¿A QUÉ IGLESIA PERTENECEMOS O QUEREMOS PERTENECER?
¿Qué relación de pertenencia o identificación tenemos con la iglesia católica? Esta la reflexión en la que nos introduce Andrés Opazo en su entrega de esta semana. Se declara católico más no una persona de iglesia, al menos de esta iglesia. Sí se siente interpretado por la iglesia que emerge del Concilio Vaticano II. “Era una Iglesia que se cuestionaba profundamente a sí misma, e intentaba redefinir sus tareas y prácticas. Esa era mi Iglesia”, dice con toda claridad. Sin embargo, Juan Pablo II y luego Benedicto XVI “renunciaron al espíritu del Concilio, de apertura y de identificación con las alegrías y los dolores del mundo.” Y concluye diciendo que “hay de índole variada católicos que amamos a la Iglesia del Concilio, de Silva Henríquez y de Arnulfo Romero, a la vez que nos alejamos con vergüenza de la actual, soberbia, autorreferente y permisiva de abusos de índole variada.” Un planteamiento que nos interpela profundamente.
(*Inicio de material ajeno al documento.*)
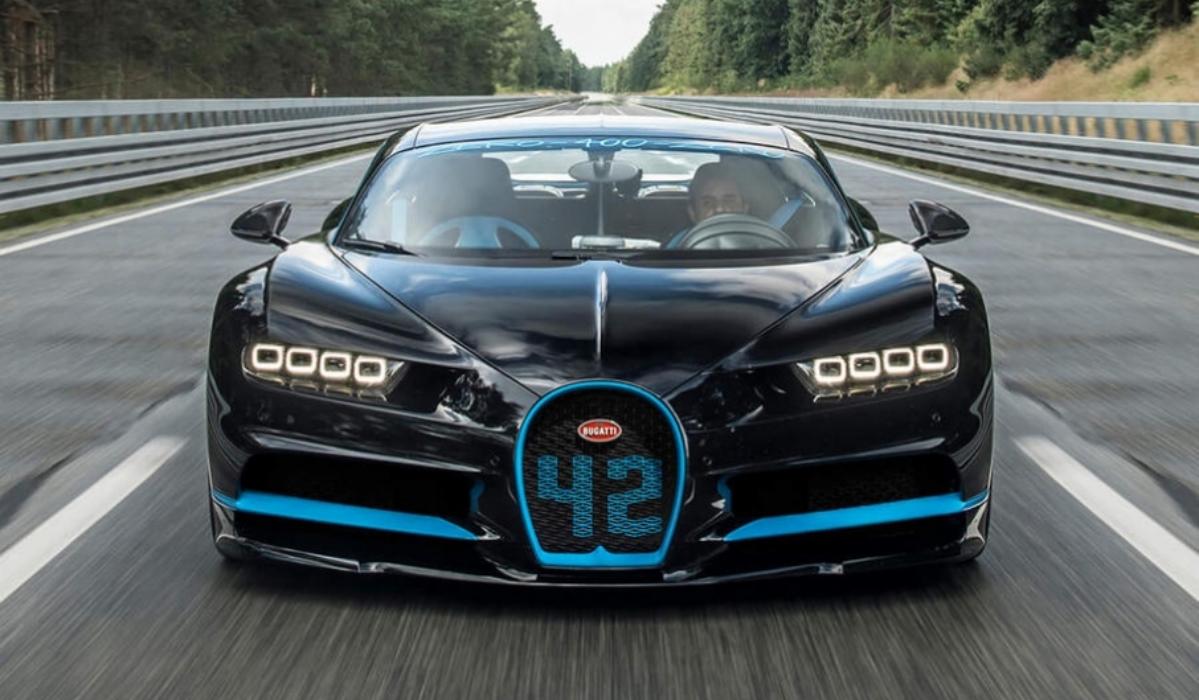 Bugatti de Ronaldo vai os 400km/h em 36 segundos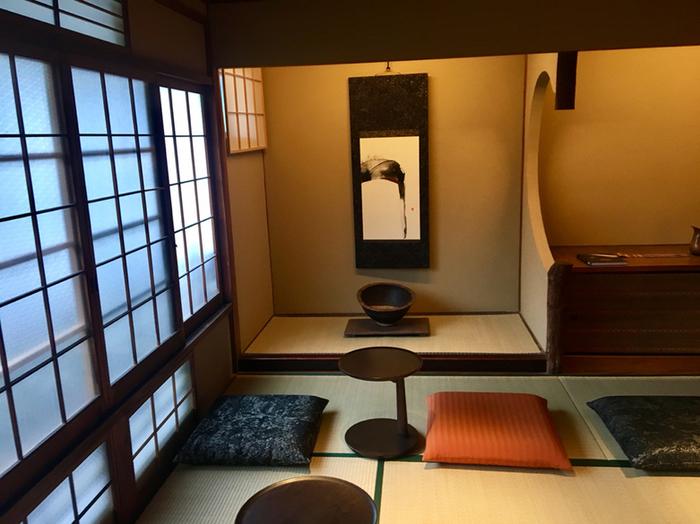 2階に上がると座敷が3部屋あります。こちらは「奥の座敷」。畳座敷と座布団、掛け軸が日本のおもてなしの心をカタチにした空間に。靴を脱いでくつろげます。  掛け軸は「滝」と名づけられた作品。ドリップされたコーヒーがカップに注がれる滴と清水寺の音羽の滝の流れになぞらえているそう。いつものコーヒーも特別なドリンクになったような不思議な気分になりますね。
Por su parte, Rodrigo Silva nos relata dos experiencias de un hermoso y reciente sábado. Desde el análisis de la experiencia del dolor y el impacto y enseñanza que representa para cada uno, hasta el goce de una celebración eucarística con la participación de dos coros envueltos en una oración que revitaliza la presencia de Dios entre nosotros.
Experiencias que nos convocan.
DESENTENDERSE DE LA IGLESIA
¿Me siento miembro de la Iglesia? Fue
el tema de una reunión de mi comunidad a la que no pude asistir, por lo que
aquí expreso mi punto de vista. Estimo que renegar de la Iglesia y apartarse de
ella a causa de los abusos sexuales cometidos por clérigos, refleja una fe un
tanto infantil. La Iglesia es la comunidad de fe en Jesús de Nazaret, una comunión
espiritual que puede tener diversas modalidades de organización, las que son
necesariamente históricas y, por lo tanto, cambiantes según mentalidades y
culturas. Los católicos podemos estar más o menos identificados con su actual forma
institucional, y podemos emitir juicios sobre su coherencia con nuestra fe.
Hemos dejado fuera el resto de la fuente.